- **WRITTEN TASK**: Could you duplicate the listing below word for word, starting with the line that contains "If you look" and going on through the line that contains "the point at 257,355, the", with both of those lines included?

- **EXCERPTED RECORDS**:
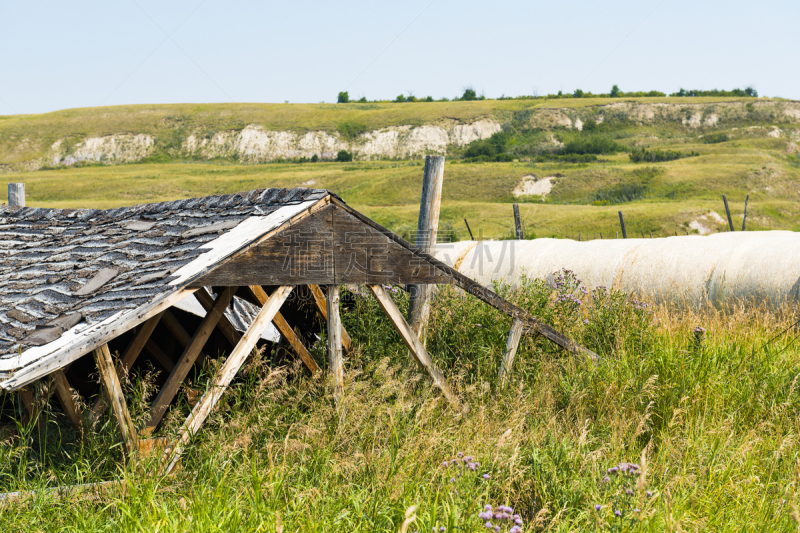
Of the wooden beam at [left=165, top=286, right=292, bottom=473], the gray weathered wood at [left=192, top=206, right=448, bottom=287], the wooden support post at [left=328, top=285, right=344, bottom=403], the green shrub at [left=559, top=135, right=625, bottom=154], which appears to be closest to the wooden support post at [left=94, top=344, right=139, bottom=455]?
--
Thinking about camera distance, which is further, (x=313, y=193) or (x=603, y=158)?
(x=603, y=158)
...
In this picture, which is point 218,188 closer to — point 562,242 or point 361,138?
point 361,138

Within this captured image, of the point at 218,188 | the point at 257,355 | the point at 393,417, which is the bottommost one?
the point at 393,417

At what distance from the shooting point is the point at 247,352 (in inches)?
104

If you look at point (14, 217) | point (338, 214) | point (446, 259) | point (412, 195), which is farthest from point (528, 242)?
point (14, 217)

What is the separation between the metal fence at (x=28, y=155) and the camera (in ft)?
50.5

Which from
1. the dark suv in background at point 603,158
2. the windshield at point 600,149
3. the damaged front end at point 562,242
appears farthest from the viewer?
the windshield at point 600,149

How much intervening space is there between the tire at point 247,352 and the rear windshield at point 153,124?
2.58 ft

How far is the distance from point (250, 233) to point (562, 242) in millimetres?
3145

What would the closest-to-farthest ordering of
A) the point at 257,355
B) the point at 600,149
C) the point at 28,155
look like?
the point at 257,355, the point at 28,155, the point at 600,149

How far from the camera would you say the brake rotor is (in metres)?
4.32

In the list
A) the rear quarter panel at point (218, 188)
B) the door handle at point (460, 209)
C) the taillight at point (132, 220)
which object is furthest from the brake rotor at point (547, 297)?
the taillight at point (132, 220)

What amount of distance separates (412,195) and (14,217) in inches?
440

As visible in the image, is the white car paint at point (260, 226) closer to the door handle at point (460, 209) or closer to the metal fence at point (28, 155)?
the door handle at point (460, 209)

- **THE ANSWER**:
If you look at point (14, 217) | point (338, 214) | point (446, 259) | point (412, 195), which is farthest from point (528, 242)?
point (14, 217)

What is the separation between the metal fence at (x=28, y=155) and the camera (in ft)?
50.5

Which from
1. the dark suv in background at point 603,158
2. the windshield at point 600,149
3. the damaged front end at point 562,242
appears farthest from the viewer?
the windshield at point 600,149

How much intervening space is there between the tire at point 247,352 and the rear windshield at point 153,124?
2.58 ft

How far is the distance from point (250, 233) to point (562, 242) in millimetres?
3145

What would the closest-to-farthest ordering of
A) the point at 257,355
B) the point at 600,149
C) the point at 28,155
look like?
the point at 257,355, the point at 28,155, the point at 600,149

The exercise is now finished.